start

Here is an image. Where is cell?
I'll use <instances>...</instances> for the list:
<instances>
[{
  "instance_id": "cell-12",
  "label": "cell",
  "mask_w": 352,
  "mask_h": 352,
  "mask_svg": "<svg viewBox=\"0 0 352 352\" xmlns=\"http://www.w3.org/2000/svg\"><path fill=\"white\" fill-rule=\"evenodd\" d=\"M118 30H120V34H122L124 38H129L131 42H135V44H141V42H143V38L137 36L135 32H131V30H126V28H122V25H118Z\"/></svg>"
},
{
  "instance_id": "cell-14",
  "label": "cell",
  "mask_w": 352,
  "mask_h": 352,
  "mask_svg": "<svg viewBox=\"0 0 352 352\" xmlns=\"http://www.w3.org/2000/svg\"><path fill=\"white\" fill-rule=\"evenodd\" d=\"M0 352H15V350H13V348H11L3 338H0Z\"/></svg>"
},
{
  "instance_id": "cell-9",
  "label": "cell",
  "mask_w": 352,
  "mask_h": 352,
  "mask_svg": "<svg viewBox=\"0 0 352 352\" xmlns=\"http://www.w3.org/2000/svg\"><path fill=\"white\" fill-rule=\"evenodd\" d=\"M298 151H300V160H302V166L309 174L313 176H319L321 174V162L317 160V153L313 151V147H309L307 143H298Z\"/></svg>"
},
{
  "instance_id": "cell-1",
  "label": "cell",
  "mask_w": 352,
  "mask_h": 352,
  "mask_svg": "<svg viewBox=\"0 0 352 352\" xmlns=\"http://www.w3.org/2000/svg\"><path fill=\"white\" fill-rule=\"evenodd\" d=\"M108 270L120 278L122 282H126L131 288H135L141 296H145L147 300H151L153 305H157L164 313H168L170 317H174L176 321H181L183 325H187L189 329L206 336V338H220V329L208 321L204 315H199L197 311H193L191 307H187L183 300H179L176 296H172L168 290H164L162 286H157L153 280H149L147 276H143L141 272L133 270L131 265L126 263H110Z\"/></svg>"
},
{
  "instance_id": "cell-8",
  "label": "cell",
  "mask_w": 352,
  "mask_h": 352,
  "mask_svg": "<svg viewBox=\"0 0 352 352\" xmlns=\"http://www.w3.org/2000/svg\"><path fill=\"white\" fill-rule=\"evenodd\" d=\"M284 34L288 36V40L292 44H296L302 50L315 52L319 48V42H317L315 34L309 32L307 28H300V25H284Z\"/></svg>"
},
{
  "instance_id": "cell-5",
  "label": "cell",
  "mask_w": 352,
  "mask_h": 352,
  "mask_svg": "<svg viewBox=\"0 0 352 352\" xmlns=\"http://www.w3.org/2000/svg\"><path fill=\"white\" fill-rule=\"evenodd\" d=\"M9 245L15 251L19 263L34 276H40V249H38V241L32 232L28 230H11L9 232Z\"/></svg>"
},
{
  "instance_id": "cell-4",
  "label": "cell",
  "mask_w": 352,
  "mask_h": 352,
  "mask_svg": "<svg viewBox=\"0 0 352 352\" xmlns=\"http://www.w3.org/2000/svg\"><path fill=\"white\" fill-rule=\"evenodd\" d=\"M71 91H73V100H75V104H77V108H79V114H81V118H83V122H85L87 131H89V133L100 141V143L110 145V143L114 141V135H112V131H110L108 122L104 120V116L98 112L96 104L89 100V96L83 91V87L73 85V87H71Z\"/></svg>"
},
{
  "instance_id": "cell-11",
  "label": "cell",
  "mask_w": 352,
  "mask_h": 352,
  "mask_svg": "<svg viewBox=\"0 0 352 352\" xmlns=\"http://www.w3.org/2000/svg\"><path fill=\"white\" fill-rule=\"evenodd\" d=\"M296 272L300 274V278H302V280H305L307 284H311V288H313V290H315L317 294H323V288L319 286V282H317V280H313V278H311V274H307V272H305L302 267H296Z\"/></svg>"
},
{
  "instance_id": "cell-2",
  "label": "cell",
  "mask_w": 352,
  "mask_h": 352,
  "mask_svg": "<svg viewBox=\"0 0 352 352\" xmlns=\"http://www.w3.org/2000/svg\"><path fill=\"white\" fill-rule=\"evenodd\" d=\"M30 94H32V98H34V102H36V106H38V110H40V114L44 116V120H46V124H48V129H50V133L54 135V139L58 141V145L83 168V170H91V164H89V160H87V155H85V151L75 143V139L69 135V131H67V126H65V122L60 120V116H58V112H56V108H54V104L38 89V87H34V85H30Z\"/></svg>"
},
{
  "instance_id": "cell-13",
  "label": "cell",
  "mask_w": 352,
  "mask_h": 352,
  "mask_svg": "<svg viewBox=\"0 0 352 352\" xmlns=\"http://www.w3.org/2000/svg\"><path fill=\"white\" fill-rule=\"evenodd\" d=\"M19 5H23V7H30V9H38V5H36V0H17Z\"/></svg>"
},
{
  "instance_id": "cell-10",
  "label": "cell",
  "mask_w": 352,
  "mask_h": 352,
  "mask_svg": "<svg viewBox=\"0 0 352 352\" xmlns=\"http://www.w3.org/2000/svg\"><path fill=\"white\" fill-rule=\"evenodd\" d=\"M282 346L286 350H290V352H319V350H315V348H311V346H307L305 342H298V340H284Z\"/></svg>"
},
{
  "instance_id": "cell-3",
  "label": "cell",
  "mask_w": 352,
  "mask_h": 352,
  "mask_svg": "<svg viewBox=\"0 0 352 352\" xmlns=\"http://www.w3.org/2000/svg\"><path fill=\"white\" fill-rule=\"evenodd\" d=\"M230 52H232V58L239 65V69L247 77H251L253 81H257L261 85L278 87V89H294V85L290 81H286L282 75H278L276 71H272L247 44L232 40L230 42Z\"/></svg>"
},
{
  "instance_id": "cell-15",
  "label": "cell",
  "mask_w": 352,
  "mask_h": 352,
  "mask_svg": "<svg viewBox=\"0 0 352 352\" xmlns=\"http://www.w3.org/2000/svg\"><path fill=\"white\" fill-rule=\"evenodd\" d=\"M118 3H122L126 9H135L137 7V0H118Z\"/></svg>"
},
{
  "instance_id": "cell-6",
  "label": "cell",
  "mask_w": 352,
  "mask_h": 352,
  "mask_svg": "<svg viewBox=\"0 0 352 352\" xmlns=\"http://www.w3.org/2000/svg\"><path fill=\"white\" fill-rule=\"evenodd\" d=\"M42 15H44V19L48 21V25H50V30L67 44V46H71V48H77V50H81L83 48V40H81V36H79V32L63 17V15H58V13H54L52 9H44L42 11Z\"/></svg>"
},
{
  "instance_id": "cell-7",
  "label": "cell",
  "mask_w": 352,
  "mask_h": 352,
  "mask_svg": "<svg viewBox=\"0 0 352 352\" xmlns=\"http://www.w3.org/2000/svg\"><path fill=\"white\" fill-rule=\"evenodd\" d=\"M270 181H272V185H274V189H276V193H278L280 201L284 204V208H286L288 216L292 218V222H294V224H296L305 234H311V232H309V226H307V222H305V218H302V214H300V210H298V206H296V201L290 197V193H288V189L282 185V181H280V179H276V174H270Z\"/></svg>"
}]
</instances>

end

- _WHAT THE EXERCISE ASKS_
Pull out every line above that contains the string "instances". Case counts.

- _REPLY_
I'll use <instances>...</instances> for the list:
<instances>
</instances>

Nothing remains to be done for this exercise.